* [Excerpt to read]:
------------

Patient-assist app is just what the doctor ordered
The building can seem like a maze and finding the right room is never easy. It’s common to wait endlessly for documents.
Koreans are more accustomed to visiting general hospitals than smaller neighborhood private practices.
But such inconveniences have made seeing the doctor an unpleasant experience that can take the better part of a day.
But the situation is different at Seoul National University Bundang Hospital in Gyeonggi. The hospital since May has offered a smart solution in partnership with SK Telecom.
Seoul National University Bundang Hospital has been aiming at becoming the world’s first and leading hospital on converging medical services with information communication technology (ICT).
The ICT development is one of the key campaign by the Park Geun-hye administration to find a new driving force for Korea’s economy.
The government is actually pushing to implement a system called U-Healthcare where patients could get medical check-ups without having to leave the comfort of their homes.
“Many people would agree [on the remote medical check-up] if we implement the system for patients living in areas with no nearby medical services,” Park said in May.
The smart solution at Seoul National University Bundang Hospital includes a hospital app that helps users find the primary doctor in each department and offers a guide that even identifies appropriate tests for specific symptoms.
Selecting a department produces a three-dimensional map showing the location of the doctor’s office and a navigation system kicks in.

------------

* [Dataset]:
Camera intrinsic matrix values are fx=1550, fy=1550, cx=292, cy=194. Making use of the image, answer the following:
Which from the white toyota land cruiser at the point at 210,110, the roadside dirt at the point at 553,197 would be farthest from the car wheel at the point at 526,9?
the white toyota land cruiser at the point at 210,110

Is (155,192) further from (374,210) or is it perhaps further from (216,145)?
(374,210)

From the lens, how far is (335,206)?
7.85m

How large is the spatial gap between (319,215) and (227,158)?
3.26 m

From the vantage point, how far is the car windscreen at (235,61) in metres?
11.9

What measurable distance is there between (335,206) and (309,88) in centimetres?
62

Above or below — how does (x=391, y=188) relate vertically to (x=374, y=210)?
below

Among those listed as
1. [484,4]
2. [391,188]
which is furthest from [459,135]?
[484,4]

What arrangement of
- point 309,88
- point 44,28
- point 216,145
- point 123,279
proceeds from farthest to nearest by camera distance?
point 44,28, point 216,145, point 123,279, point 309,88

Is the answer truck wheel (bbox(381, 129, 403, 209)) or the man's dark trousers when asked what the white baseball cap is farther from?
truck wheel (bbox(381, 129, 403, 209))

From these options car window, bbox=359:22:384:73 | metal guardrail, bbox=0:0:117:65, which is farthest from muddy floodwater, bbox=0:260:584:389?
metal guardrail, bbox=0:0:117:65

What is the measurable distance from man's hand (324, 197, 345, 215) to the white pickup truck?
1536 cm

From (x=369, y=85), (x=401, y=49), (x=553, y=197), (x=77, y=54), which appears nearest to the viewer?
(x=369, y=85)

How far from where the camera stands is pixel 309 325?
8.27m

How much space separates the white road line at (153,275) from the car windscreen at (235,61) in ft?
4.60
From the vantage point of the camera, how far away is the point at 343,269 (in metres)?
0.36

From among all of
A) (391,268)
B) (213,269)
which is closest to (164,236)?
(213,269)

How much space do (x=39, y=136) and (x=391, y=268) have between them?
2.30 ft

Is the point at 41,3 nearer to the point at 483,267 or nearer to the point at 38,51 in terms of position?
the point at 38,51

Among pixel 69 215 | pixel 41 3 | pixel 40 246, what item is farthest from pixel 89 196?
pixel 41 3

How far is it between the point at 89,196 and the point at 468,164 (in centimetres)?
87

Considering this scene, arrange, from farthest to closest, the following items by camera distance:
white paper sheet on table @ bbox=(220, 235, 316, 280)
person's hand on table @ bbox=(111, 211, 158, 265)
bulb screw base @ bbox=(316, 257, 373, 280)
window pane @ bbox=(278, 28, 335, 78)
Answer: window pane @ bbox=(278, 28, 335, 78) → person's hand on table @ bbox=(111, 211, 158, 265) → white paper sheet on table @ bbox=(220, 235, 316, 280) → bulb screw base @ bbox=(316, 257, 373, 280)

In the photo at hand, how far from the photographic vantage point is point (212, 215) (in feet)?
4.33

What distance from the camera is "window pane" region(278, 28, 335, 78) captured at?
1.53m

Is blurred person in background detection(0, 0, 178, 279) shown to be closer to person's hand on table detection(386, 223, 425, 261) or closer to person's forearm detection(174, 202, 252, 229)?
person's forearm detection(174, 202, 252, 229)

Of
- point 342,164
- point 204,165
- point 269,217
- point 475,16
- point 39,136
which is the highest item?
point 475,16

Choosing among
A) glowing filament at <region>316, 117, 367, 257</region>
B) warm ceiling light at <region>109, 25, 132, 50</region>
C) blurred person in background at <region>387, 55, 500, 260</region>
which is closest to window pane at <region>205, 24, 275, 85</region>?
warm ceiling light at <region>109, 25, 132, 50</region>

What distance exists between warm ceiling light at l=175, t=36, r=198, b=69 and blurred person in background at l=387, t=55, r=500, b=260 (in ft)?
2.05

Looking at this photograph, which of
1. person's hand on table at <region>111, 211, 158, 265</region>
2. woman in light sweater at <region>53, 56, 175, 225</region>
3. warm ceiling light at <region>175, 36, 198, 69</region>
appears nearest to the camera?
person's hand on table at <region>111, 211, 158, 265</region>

------------

* [Exercise instructions]: Resume the article on the patient-assist app at Seoul National University Bundang Hospital, beginning directly after its final sentence.

* [Written answer]:
“When people visit a hospital for the first time, they can easily get lost,” said Hwang Hee, an official at the hospital. “And many of them waste time trying to find the right room.”
Yook Tae-seo, who heads the new business department at SK Telecom, said the app navigation guide accurately locates the users’ destinations.
Another smart solution jointly developed by the hospital and SK Telecom is called “bedside station.”
Next to a patient’s bed is a tablet PC that automatically uploads information tailored to the patient’s condition through a radio frequency identification tag on the screen. The tablet reports the time of doctors’ rounds, test schedules and nurse visits.
The app also conveys information about the patients’ medication. Patients can also call for a nurse via the bedside tablet PC as well as order meals.
The app also displays and updates billing information.
The hospital says patients are highly satisfied with the app, which has been in use for two months.
“Some of our younger patients even have their arms wrapped around the tablet PC when they fall asleep,” said a doctor.